The Public Service Commission on Dec. 17 accepted revised tariff pages filed by Chesapeake Utilities in Maryland to update its System Improvement Rate for the 12-month period beginning Dec. 1, 2025, through Nov. 30, 2026. The commission approved the tariff after staff reported its accounting and engineering reviews found the proposed rates and projects acceptable.
Cameron Walton, speaking on behalf of commission staff, said the filing proposed a decrease in the current SIR from $0.102 per therm to $0.052 per therm and that the Ocean City-specific customer-equity recovery (CER) would fall from $0.103 per therm to $0.0664 per therm. "Staff's accounting investigation division determined that the proposed rates were calculated accurately, and staff's engineering division found that all projects included ... to be acceptable," Walton said.
With no questions from commissioners, the chair moved to accept the tariff pages as filed. The motion passed on a roll-call style set of affirmations recorded in the administrative meeting.
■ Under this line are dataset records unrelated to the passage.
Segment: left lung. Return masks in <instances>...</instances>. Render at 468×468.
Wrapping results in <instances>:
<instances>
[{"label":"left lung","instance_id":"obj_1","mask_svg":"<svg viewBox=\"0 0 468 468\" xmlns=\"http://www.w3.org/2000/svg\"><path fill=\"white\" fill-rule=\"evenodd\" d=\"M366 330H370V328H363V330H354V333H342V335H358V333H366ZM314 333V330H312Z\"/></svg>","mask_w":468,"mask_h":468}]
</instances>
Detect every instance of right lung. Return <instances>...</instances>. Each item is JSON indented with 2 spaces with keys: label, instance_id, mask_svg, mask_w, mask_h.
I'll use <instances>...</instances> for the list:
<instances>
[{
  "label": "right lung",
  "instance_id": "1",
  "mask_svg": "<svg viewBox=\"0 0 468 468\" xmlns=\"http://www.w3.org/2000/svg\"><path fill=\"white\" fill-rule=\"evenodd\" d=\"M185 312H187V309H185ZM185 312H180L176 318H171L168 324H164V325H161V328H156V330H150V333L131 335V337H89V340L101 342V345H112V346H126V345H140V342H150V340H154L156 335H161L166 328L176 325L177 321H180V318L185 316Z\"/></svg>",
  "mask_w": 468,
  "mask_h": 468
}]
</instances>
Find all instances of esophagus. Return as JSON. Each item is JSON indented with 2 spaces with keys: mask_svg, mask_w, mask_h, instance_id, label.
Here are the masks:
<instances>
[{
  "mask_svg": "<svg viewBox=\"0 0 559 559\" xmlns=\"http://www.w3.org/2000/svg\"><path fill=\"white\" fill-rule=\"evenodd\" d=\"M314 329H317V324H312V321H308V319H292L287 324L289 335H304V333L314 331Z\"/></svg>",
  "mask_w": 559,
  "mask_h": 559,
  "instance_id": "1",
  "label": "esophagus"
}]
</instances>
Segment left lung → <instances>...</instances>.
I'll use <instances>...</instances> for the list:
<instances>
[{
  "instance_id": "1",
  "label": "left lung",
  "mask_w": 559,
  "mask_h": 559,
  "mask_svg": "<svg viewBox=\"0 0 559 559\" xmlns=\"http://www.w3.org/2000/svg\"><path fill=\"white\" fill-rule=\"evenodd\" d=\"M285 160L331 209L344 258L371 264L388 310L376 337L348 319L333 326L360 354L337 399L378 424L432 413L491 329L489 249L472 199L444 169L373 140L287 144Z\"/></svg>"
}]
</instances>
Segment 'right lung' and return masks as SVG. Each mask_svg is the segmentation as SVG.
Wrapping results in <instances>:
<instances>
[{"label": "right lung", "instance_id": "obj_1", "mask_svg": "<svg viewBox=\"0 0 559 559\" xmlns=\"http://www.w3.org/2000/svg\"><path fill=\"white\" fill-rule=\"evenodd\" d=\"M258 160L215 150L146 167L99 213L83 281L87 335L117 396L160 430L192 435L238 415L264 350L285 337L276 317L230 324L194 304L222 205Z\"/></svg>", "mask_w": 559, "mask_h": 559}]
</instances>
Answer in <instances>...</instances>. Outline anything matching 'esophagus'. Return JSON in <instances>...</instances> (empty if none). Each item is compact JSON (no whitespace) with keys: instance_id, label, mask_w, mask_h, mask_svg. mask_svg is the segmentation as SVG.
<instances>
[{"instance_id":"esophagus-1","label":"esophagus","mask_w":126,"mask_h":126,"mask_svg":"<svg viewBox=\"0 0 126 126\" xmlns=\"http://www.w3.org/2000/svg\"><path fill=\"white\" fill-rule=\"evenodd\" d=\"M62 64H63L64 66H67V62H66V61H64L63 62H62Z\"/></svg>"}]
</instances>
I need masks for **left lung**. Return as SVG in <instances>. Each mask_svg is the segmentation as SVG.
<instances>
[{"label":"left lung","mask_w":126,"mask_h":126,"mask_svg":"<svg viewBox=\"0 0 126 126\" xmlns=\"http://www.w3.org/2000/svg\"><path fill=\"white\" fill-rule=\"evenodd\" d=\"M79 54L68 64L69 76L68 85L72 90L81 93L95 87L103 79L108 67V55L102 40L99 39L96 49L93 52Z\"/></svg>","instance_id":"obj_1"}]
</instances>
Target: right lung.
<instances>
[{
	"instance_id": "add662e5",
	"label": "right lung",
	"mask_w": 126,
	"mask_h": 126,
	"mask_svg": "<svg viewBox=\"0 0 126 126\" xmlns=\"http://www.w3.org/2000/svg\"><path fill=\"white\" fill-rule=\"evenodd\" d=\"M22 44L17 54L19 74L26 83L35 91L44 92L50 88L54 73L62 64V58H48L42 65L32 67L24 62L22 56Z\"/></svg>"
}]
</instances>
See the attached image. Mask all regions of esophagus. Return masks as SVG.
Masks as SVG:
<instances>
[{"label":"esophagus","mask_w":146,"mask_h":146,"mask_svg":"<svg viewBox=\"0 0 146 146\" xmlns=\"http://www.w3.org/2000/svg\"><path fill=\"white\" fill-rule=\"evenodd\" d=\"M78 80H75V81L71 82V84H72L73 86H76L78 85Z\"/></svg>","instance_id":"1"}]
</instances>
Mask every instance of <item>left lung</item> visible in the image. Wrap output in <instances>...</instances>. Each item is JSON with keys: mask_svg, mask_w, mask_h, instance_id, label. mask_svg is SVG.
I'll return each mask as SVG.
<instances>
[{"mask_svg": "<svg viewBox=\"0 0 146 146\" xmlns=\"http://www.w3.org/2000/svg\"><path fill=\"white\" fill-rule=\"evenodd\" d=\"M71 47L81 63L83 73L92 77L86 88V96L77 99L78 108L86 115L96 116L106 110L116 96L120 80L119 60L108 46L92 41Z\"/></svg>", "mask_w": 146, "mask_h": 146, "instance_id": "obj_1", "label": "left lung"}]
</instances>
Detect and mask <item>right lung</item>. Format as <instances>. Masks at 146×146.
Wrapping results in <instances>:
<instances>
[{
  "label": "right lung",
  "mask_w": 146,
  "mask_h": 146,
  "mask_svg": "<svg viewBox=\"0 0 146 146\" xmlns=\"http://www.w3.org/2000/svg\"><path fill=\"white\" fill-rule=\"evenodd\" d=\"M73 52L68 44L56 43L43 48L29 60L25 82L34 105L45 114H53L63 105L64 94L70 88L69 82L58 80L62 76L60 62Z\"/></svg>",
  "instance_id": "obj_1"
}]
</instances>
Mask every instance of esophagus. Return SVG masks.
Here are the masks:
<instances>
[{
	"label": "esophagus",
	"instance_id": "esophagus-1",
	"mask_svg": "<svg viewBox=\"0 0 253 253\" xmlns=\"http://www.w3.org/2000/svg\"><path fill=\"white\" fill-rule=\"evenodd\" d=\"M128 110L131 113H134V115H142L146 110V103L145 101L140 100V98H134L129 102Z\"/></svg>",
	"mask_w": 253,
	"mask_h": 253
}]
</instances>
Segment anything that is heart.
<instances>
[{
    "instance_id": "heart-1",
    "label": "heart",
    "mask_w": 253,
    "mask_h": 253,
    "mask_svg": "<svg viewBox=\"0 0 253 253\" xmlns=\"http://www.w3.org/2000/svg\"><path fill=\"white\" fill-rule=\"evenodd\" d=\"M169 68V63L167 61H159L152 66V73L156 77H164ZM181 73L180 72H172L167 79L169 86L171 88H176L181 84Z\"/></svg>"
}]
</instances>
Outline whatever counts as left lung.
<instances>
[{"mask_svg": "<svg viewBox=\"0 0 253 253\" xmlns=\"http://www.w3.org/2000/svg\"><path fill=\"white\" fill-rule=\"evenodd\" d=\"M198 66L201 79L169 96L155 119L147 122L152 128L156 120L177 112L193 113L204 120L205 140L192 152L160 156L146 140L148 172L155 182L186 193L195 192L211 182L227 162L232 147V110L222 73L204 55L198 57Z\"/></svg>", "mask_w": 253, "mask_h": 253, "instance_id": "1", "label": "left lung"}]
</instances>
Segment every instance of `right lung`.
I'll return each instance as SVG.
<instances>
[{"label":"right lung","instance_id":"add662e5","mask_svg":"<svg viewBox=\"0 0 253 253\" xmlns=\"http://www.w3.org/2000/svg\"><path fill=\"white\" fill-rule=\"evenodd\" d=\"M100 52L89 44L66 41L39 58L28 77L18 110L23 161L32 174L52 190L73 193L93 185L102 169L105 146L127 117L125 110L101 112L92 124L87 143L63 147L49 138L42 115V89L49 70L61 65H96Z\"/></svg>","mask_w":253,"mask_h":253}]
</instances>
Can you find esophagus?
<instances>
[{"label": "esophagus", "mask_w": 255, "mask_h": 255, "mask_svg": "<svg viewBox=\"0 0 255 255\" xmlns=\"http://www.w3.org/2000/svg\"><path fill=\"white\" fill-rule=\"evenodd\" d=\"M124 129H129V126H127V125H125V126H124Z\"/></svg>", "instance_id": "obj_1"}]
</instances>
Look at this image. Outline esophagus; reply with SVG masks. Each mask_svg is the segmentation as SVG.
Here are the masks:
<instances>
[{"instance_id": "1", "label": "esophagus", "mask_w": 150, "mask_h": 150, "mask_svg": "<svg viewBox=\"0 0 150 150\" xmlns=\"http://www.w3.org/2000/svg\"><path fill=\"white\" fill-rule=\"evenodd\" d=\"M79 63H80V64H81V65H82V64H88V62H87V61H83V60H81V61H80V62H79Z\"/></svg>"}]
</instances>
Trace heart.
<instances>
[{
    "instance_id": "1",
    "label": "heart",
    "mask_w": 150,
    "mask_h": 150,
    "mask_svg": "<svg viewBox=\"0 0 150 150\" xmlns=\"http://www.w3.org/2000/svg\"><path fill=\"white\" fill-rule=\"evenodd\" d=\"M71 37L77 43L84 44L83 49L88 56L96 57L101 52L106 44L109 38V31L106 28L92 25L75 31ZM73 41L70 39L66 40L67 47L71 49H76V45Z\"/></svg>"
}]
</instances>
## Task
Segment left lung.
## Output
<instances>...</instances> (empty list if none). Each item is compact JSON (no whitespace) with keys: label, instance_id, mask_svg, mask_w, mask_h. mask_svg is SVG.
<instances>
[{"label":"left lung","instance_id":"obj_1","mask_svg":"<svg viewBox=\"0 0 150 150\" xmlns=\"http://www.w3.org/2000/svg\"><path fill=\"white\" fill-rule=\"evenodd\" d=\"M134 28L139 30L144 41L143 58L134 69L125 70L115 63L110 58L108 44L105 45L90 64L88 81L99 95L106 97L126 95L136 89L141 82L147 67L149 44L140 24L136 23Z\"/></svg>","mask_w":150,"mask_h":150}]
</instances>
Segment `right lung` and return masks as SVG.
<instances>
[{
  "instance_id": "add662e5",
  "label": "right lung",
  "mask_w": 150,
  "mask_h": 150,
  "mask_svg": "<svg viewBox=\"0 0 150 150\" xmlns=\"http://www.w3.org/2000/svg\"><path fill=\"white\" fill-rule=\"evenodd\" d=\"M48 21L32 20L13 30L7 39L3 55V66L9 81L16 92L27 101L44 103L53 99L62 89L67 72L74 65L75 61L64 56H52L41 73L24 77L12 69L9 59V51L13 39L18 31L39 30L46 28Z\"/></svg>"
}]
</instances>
The commission also took routine action on four consent-agenda items listed at the start of the meeting, noting filings for telecom ownership transfers, a financing participation notice from Shenandoah Cable Television LLC, a request to cancel a telecommunications license, and corporate-structure notifications from energy companies; each consent item was "noted" and recorded as an aye vote by the commissioners present.
The acceptance of the Chesapeake tariff is a procedural rate-schedule approval establishing the SIR and CER levels staff recommended for implementation in the 12-month billing cycle. The commission's acceptance will allow Chesapeake Utilities to apply the revised SIR and Ocean City CER to customer bills for the period beginning Dec. 1, 2025. The meeting record shows the commission intends to publish an order reflecting the acceptance.